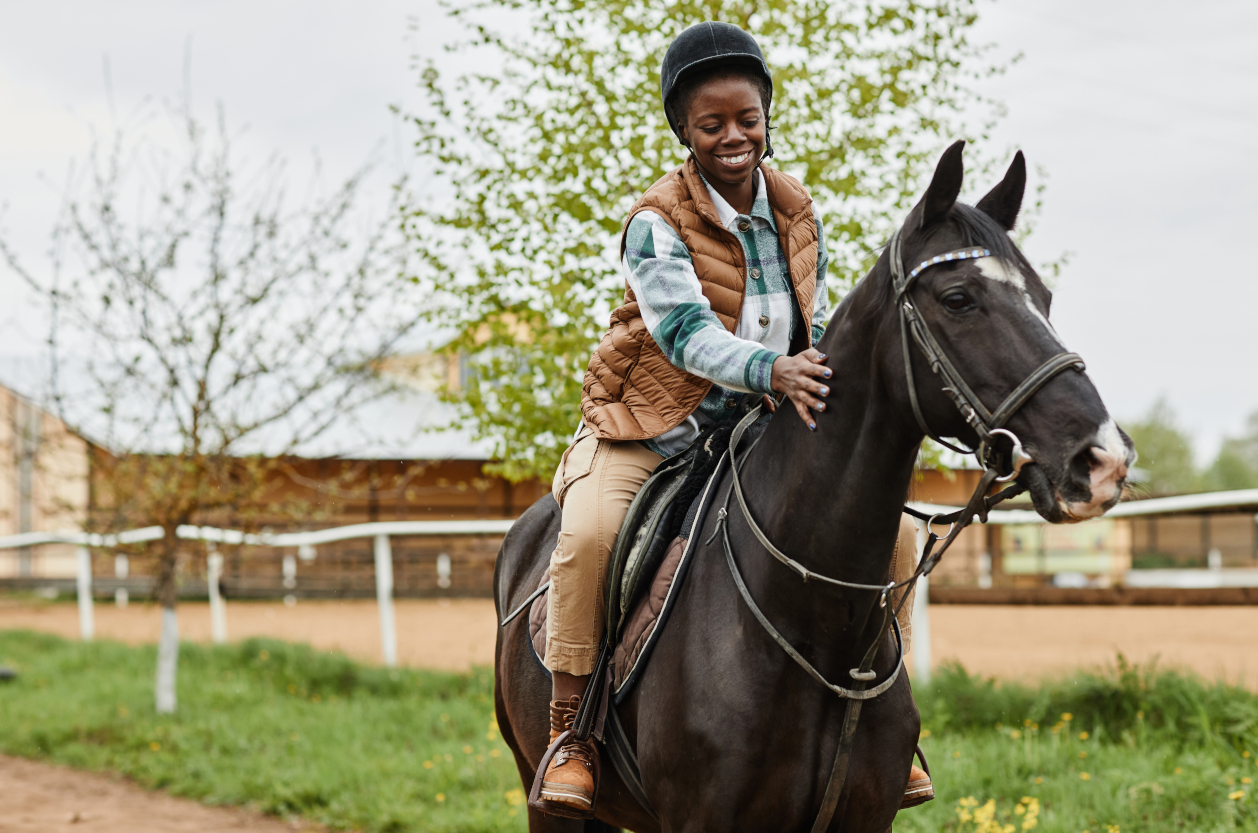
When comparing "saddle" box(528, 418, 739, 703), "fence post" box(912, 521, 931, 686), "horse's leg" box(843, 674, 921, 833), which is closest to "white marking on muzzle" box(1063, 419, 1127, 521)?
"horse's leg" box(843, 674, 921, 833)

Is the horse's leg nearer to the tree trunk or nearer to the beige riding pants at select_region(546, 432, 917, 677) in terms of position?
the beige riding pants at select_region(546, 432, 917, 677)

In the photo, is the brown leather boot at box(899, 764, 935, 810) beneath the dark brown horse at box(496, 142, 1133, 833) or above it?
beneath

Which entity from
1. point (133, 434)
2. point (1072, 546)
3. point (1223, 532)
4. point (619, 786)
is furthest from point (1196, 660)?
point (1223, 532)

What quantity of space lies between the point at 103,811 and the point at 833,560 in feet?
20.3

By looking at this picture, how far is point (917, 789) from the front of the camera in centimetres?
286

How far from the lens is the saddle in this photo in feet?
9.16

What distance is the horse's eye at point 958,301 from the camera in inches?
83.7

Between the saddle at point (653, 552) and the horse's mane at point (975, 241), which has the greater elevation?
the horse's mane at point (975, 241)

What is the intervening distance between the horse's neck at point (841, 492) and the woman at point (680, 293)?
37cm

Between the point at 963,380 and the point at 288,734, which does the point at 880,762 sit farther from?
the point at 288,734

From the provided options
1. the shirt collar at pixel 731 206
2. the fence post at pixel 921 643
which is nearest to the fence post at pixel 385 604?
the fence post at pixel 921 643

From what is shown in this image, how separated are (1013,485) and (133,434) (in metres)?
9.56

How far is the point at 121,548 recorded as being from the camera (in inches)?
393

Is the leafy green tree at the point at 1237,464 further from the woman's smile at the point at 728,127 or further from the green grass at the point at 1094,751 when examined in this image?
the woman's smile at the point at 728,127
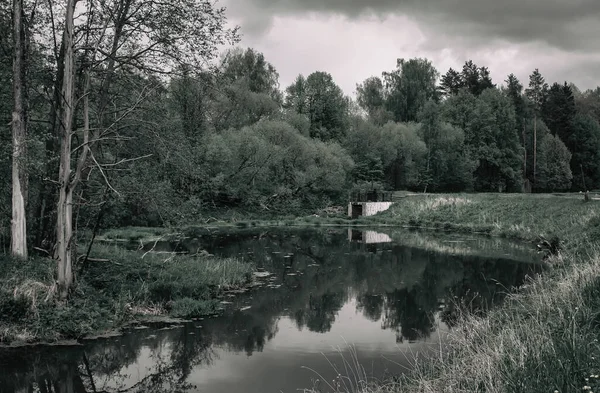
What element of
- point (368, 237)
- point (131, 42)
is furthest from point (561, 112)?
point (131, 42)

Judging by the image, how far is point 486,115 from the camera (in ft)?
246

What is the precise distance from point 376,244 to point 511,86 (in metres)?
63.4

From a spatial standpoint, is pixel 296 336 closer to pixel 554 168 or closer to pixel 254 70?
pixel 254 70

————————

> [Given problem]
Copy every line of the records from the one containing "Judging by the" through the end of the records, inclusive, requests included. Multiply each number in the answers (distances and coordinates) by 1.7 and round it to the same number of decimal places it had, rounding halves up. Leave the requests unchanged.

> [Correct answer]
Judging by the image, how far is point 486,115 from the camera (in ft)?
418

What is the precise distance from point 376,244 to point 511,86 (in metres)?
107.8

From a spatial standpoint, is pixel 296 336 closer to pixel 554 168 or closer to pixel 254 70?
pixel 432 119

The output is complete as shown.